*作業要求:*
1) 列出這段介紹 Apache HTTP Client 的文字中出現的所有版本號。
2) 續寫這段介紹 Apache HTTP Client 的文字,從最後一句之後接著寫下去。

*摘錄:*
------------------------------
Apache HTTP Client 是目前最常被使用的 Java HTTP Client Library,他經歷了許多次改版,目前的正式版為 4.5,5.0 還在測試階段。HttpClient 沒有完整的瀏覽器的功能,最大的差異是缺少了 UI,他單純地只有提供 HTTP Protocol 1.0 及 1.1 的資料傳輸及互動的功能,通常用在 Server Side,需要對其他有 HTTP 介面的 Server 進行資料傳輸互動時,例如在 Server 對 Google 發送搜尋的 reqest,並對 Google 回應的 HTML 內容進行解析。
除了 HTTP Request 及 Response 的 Messages 以外,所有 HTTP Request 都要以某一個 HTTP Method 的形式發送給 Server,最常用的是 GET 及 POST,在 HTTP Message 中會有多個 Headers 描述 metadatas,而在 Response 中,會夾帶可儲存在 Client 的 Cookie 資料,並在下一次的 Request 回傳給 Server,Session 是指一連串的多個 Http Request 及 Response 的互動過程,通常會以 Cookie 的方式紀錄 Session ID。
------------------------------
*收集資料:*
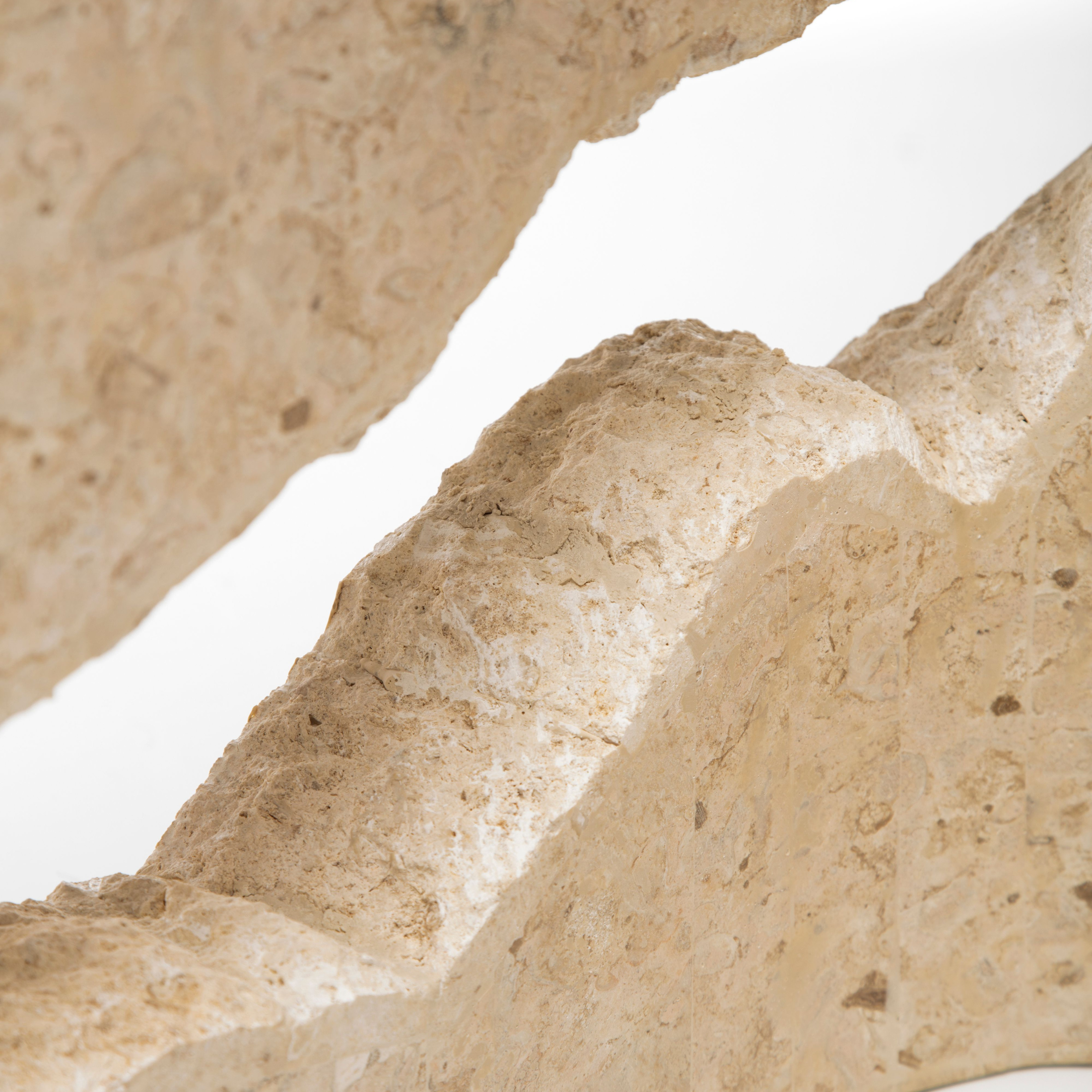 Tavolino basso in pietra fossile "Flake" top in vetro temperato cm 120x70 37h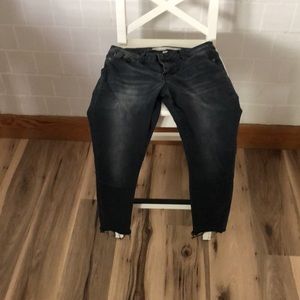 Black Ankle Cut Jeans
------------------------------
*依序作答:*
1) 4.5、5.0、1.0、1.1

2)
HTTP Fundamentals
這是最基本的 HttpGet
CloseableHttpClient httpclient = HttpClients.createDefault();
HttpGet httpget = new HttpGet("http://localhost/");
CloseableHttpResponse response = null;
try {
response = httpclient.execute(httpget);
} catch (IOException e) {
e.printStackTrace();
logger.error("error: ", e);
} finally {
try {
response.close();
} catch (IOException e) {
e.printStackTrace();
logger.error("error: ", e);
}
}
Http methods 有 GET, HEAD, POST, PUT, DELETE, TRACE and OPTIONS,針對每一種 method 都有提供專屬的 class: HttpGet,
HttpHead, HttpPost, HttpPut, HttpDelete, HttpTrace, and HttpOptions。
Request URI 是 Uniform Resource Identifier,可識別資源的位置,HTTP Request URI 包含了 protocol scheme, host name, optional port, resource path,
optional query, and optional fragment 這幾個部分,可用 URIBuilder 產生 URI。
// uri=http://www.google.com/search?q=httpclient&btnG=Google+Search&aq=f&oq=
URI uri = new URIBuilder()
.setScheme("http")
.setHost("www.google.com")
.setPath("/search")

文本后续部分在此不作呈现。